You will recognise war vet Cole although some may not know from where, he is played by veteran actor Tony Todd whose distinct deep reverberating voice and threatening appearance has made him somewhat of a genre favourite amongst scare fans and one of his earliest screen outings was the haunting Vietnam masterpiece Platoon, a combination of the two guises works ever so well here. Todd dose brilliantly with what screen time he is permitted. His scene in the Brooklyn apartment in which he has the Vietnam victims made up of women and children shoot dead his ex-marine comrade is chillingly conspicuous.
Sleepless sees Mr X unveil himself to Mulder for the first time. The new informant hands over a report to Mulder to help with the case. Mr X’s motivations will always remain clouded. Deep Throats intentions were seen a pure and selfless and a way of atonement for past misgivings whilst the intentions of Mr X will never be so black and white, his affirmation of the fact that he will never sacrifice his life for the information he has, dispels the idea of a crusader for truth and portrays a more narcissistic character (although in hindsight we do know differently). Mr X’s admission of having known Deep Throat personally and of his duty to Mulder and The X-Files may go some way to explaining his new position of informant, that’s just one we‘re allowed to work out for ourselves.

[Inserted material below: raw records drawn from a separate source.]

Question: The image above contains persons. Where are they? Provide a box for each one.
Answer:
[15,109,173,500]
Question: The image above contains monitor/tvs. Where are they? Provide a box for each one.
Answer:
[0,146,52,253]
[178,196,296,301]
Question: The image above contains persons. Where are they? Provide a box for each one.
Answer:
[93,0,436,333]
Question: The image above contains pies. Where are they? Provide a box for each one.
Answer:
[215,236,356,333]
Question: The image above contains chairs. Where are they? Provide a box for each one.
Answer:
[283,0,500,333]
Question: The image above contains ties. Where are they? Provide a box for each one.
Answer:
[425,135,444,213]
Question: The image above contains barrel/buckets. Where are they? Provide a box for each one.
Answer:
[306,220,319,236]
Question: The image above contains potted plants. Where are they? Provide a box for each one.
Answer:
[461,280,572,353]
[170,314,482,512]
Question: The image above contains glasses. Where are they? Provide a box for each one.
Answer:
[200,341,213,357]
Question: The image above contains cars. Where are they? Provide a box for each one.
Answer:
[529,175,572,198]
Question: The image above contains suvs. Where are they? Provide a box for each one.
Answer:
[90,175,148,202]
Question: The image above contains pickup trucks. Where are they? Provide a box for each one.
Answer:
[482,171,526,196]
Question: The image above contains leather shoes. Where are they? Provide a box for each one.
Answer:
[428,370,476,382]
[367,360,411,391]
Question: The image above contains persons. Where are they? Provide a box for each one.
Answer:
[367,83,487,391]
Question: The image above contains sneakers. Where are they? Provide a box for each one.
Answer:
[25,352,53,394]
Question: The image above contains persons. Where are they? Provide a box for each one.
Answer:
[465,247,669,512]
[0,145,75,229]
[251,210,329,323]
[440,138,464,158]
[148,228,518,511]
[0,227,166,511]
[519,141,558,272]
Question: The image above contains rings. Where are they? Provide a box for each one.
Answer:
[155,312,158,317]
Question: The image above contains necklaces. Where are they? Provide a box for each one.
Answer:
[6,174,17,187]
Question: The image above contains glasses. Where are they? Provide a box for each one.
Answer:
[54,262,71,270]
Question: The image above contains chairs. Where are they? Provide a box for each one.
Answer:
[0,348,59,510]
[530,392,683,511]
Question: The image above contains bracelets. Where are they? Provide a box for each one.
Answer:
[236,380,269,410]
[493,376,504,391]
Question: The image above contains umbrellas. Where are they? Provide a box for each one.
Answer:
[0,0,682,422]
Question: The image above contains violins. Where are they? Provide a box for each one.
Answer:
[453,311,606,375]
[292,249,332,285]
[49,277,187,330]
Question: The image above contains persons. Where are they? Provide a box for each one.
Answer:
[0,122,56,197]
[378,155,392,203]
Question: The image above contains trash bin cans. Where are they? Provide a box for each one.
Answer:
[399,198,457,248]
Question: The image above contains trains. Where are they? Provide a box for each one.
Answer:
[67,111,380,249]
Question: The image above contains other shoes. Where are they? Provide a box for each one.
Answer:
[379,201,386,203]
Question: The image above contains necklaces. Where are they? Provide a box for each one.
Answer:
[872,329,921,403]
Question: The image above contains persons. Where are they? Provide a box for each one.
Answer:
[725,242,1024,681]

There is another arguably even more important character introduction in this episode. Special FBI agent and rat for the syndicate Alex Krycek makes his first appearance on The X-Files. After a rough start his all too eager to please attitude eventual begins to break down Mulder’s proverbial wall constructed of ‘trust no one’ mortar and come on admit it he fooled you as well. Krycek gave The X-Files so many twist and turns and the inception of this character was pure brilliance as was the casting of Nicholas Lea who was not only suited to the role but also gave nothing less than 100%.
Although Kryceks introduction holds high significance you may notice my establishment of the character has purposely been down played as I don’t think what the Krycek character represents to the franchise as a whole should take away from Tony Todd whose performance elevates this episode from a basic standalone MoW to a much greater one.
- I clocked Scully’s screen time at around the 2 minute mark all of which was spent devoted to Mulder, no real point to this musings except that I hadn’t mentioned her name at all during the review.
- The parallels between Blood and Sleepless are so glaring that it seems weird that they would be played back to back. Perhaps to reiterate the point of Mulders contempt for a government that runs tests on its own people without their consent or well-being in mind. The suicide by cop ending which sees Mulder trying to salvage the situation also mimics blood and maybe a good precursor to his negotiation skills in the build-up to the following episode Duane Barry.
- See what happens when you remove Gansa from the equation. Sci-Fi and the paranormal just arn't his strong points.